#### Text block

- Conference: Ohio Athletic Conference
- Record: 4–4 (3–1 OAC)
- Head coach: Trevor J. Rees (2nd season);
- Home stadium: Memorial Stadium

= 1947 Kent State Golden Flashes football team =

American college football season

The 1947 Kent State Golden Flashes football team was an American football team that represented Kent State University as a member of the Ohio Athletic Conference (OAC) during the 1947 college football season. In their second season under head coach Trevor J. Rees, the team compiled a 4–4 record (3–1 against OAC opponents), finished in a tie for fifth place in the conference, and was outscored by a total of 95 to 89.

In the final Litkenhous Ratings released in mid-December, Kent State was ranked at No. 160 out of 500 college football teams.

The team played its home games at Memorial Stadium in Kent, Ohio.

########

* Task details
Retype the whole text on the 1947 Kent State Golden Flashes football team word for word. The lines that follow play no part in the task.

#### Given information

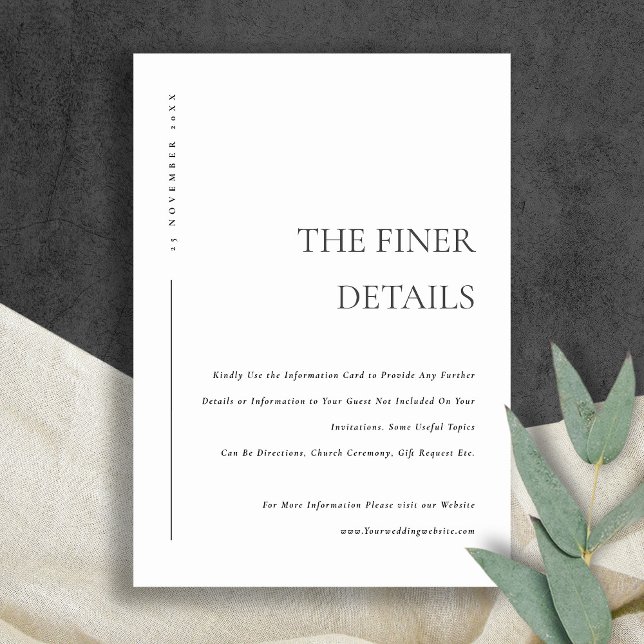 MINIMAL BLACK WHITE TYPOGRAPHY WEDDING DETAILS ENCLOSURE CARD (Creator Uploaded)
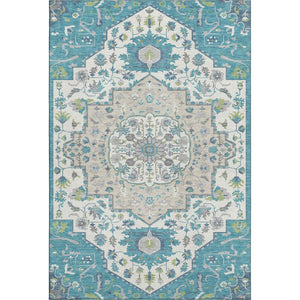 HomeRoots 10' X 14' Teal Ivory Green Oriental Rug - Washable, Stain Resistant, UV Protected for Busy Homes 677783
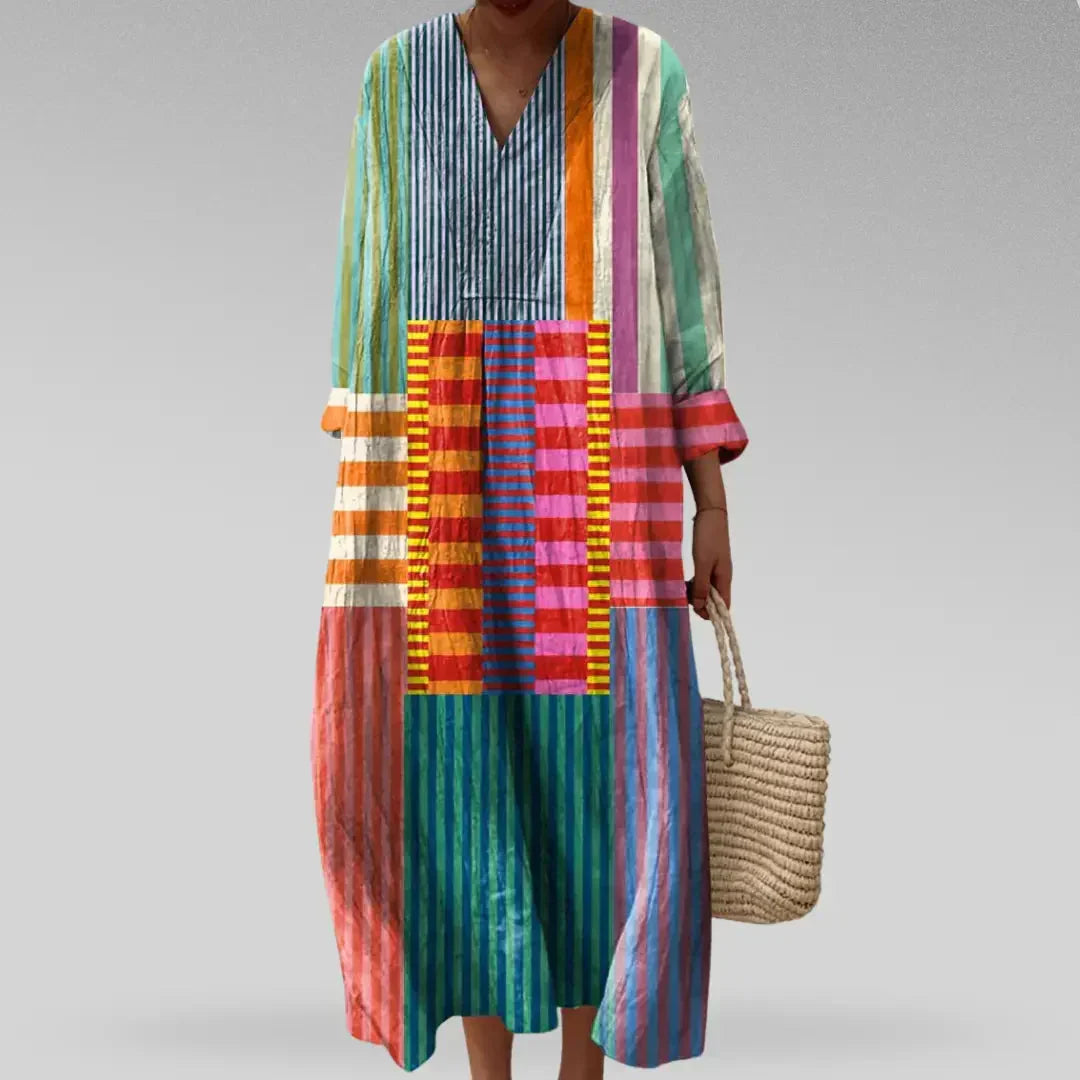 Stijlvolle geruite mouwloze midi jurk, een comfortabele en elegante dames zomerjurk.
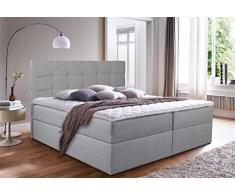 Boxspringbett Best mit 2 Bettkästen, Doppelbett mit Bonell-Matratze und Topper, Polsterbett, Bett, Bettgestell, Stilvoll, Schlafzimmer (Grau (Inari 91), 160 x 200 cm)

########

* Exercise response
- Conference: Ohio Athletic Conference
- Record: 4–4 (3–1 OAC)
- Head coach: Trevor J. Rees (2nd season);
- Home stadium: Memorial Stadium

= 1947 Kent State Golden Flashes football team =

American college football season

The 1947 Kent State Golden Flashes football team was an American football team that represented Kent State University as a member of the Ohio Athletic Conference (OAC) during the 1947 college football season. In their second season under head coach Trevor J. Rees, the team compiled a 4–4 record (3–1 against OAC opponents), finished in a tie for fifth place in the conference, and was outscored by a total of 95 to 89.

In the final Litkenhous Ratings released in mid-December, Kent State was ranked at No. 160 out of 500 college football teams.

The team played its home games at Memorial Stadium in Kent, Ohio.